Future Tense

Twin Cities More Like Twin Lakes This Week

This year has been one for the record books in Minnesota. After the coldest winter in a generation, and the second coldest ever in Duluth, ice remained adrift on Lake Superior until June.

As of this week—amazingly—there was still snow in the parking lot at the Minneapolis-St. Paul Airport:

This spring, it’s barely stopped raining.

On Thursday afternoon, the raging Mississippi River crested in St. Paul at the sixth highest level all time—six feet above flood stage—with a flow rate of 122,000 cubic feet per second. That’s enough to fill the Empire State Building in about five minutes.

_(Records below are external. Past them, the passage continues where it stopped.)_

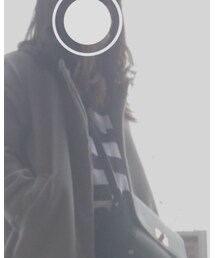 UNIQLO | トップス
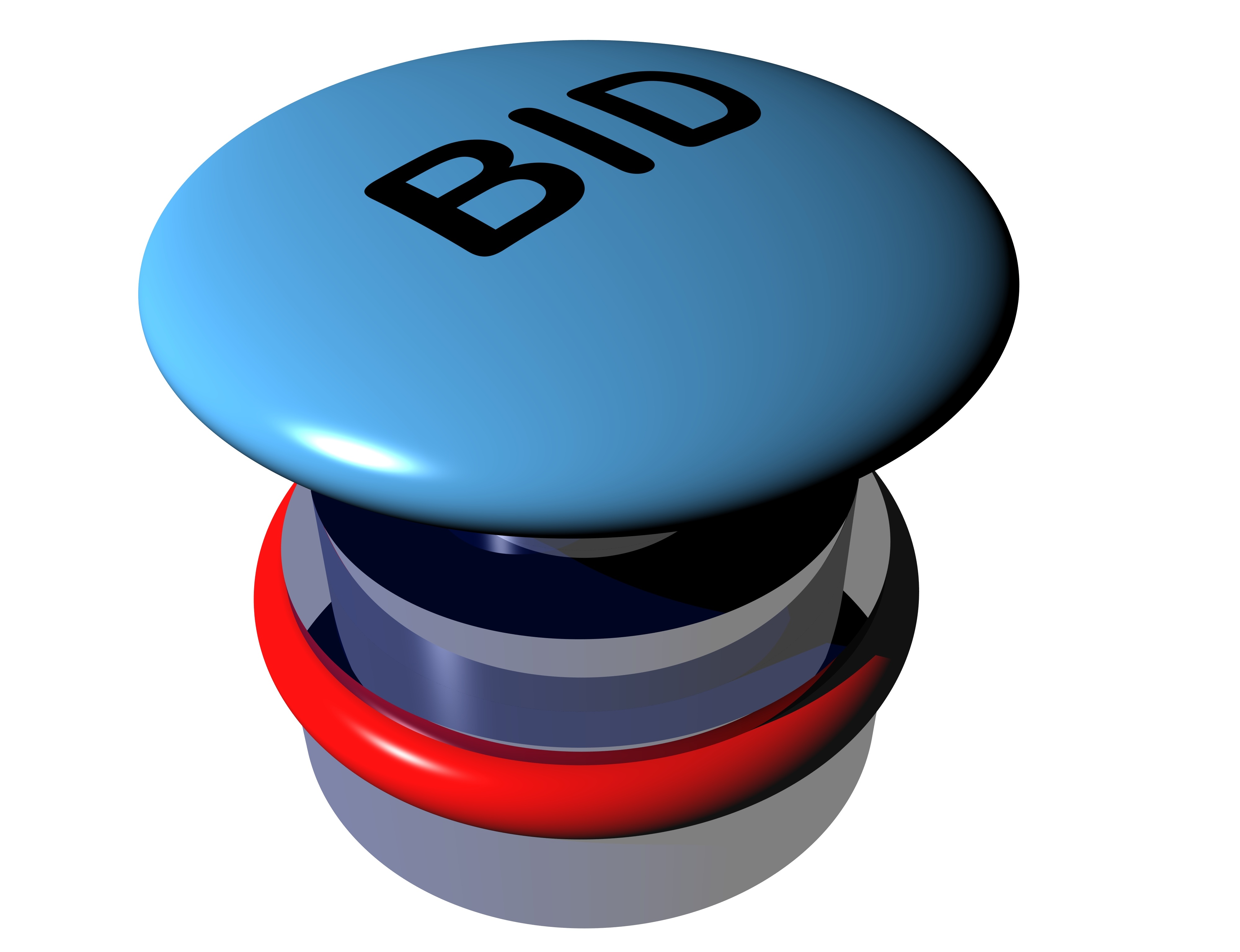 How to Bid for a Better Auction
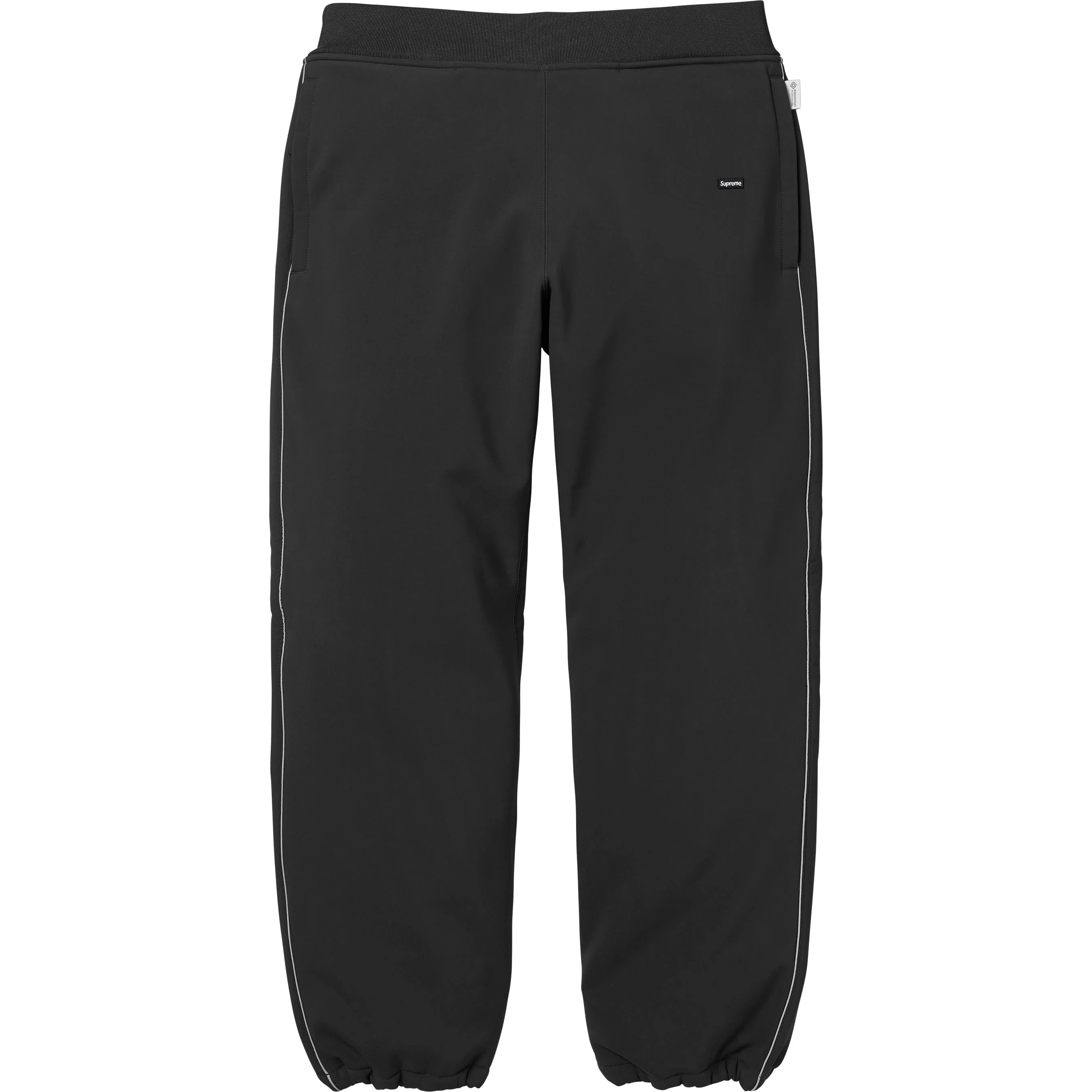 WINDSTOPPER® Sweatpant view 3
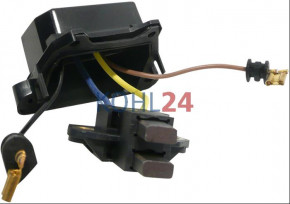 Regler Lucas 21225372 UCB239 Regitarusa VR-PR135B Valeo 182169 300744 593308 NC184 ZH3902 ZL129 28 Volt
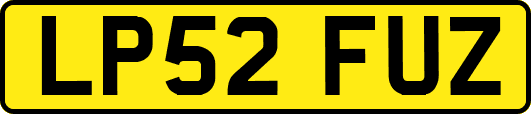 LP52FUZ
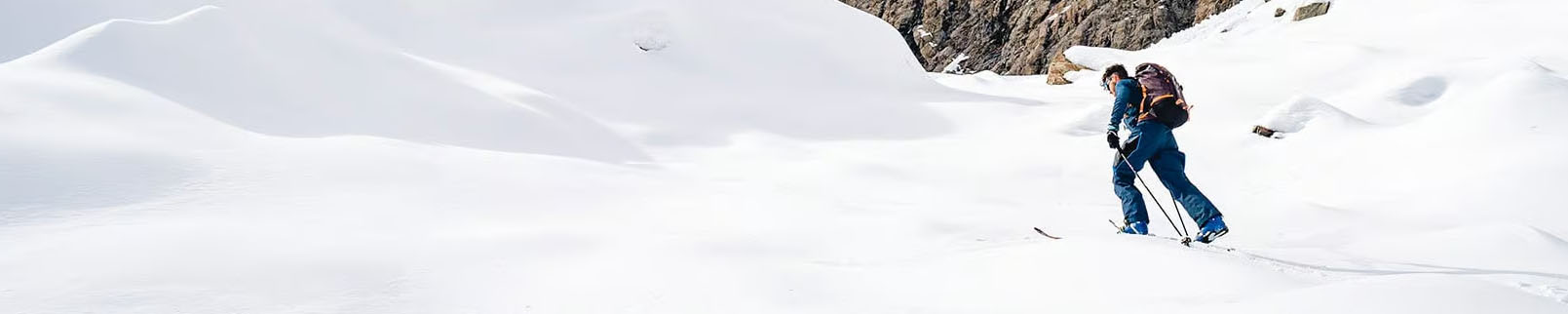 Ski Promotion Boutique -Ski Promotion Boutique dfjh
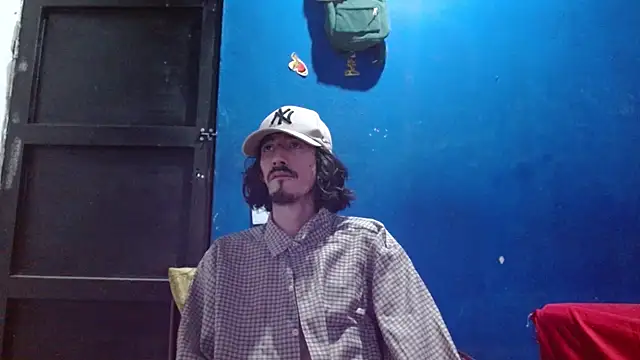 sk8-boy online show from 05-28-26, 05:19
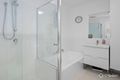 Property photo of 7/224 Nepean Highway Parkdale VIC 3195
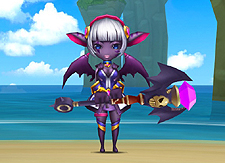 ꡼ No.029 | ֤ͥONLINEסǿåץǡȡ8 Ȥϡפǥ٥륭åפ64ޤǳˡ֥Х륫ϰס֥ޥޤο¡פؿǽ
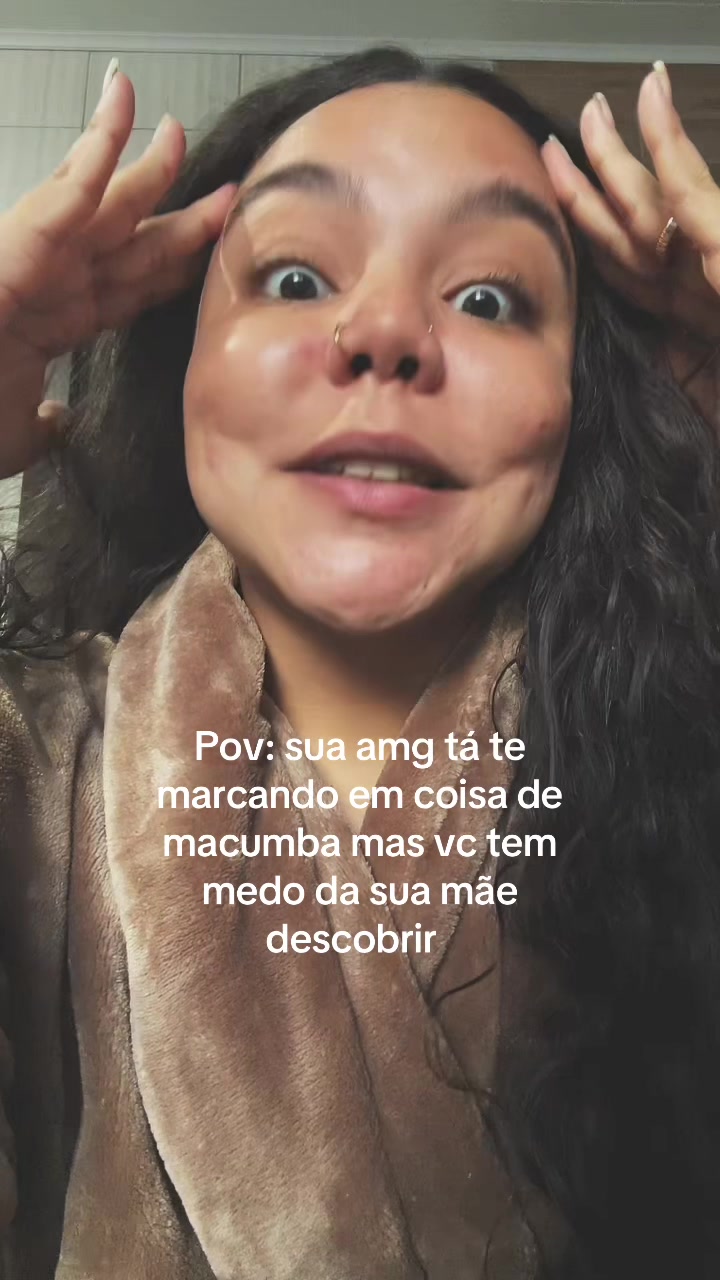 @Anedia Dinari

The exceptionally high river levels have come after an exceptionally rainy month. The Twin Cities need less than an inch of rainfall by Monday to break a 140-year-old record for June rainfall (11.67 inches), and the forecast is currently calling for up to four inches. Any further rainfall will prolong the crest, which has already caused mudslides, flooded cities and farmers’ fields ,and prompted disaster declarations in 35 counties across the state. The impact in flood-hardened St. Paul itself has been relatively minor, like the relocation of cars from the city’s impound lot, and the closing of three roller coasters at a nearby amusement park.

Factoring in last winter’s abundant snowfall, the Twin Cities will easily finish the wettest first half-year on record, according to data from the National Weather Service:

Heavy rains in 1965 caused the Twin Cities’ worst flood on record, six feet above this week’s levels:

A persistent jet stream pattern, locked in place at least partially by the mammoth California drought, has helped keep the atmosphere unusually productive across the upper Midwest so far this year.

As with the recent record heavy rains in Pensacola and Oso, Washington, more intense rainstorms are linked to human-caused global warming, which acts to supercharge the warmer atmosphere with additional water vapor.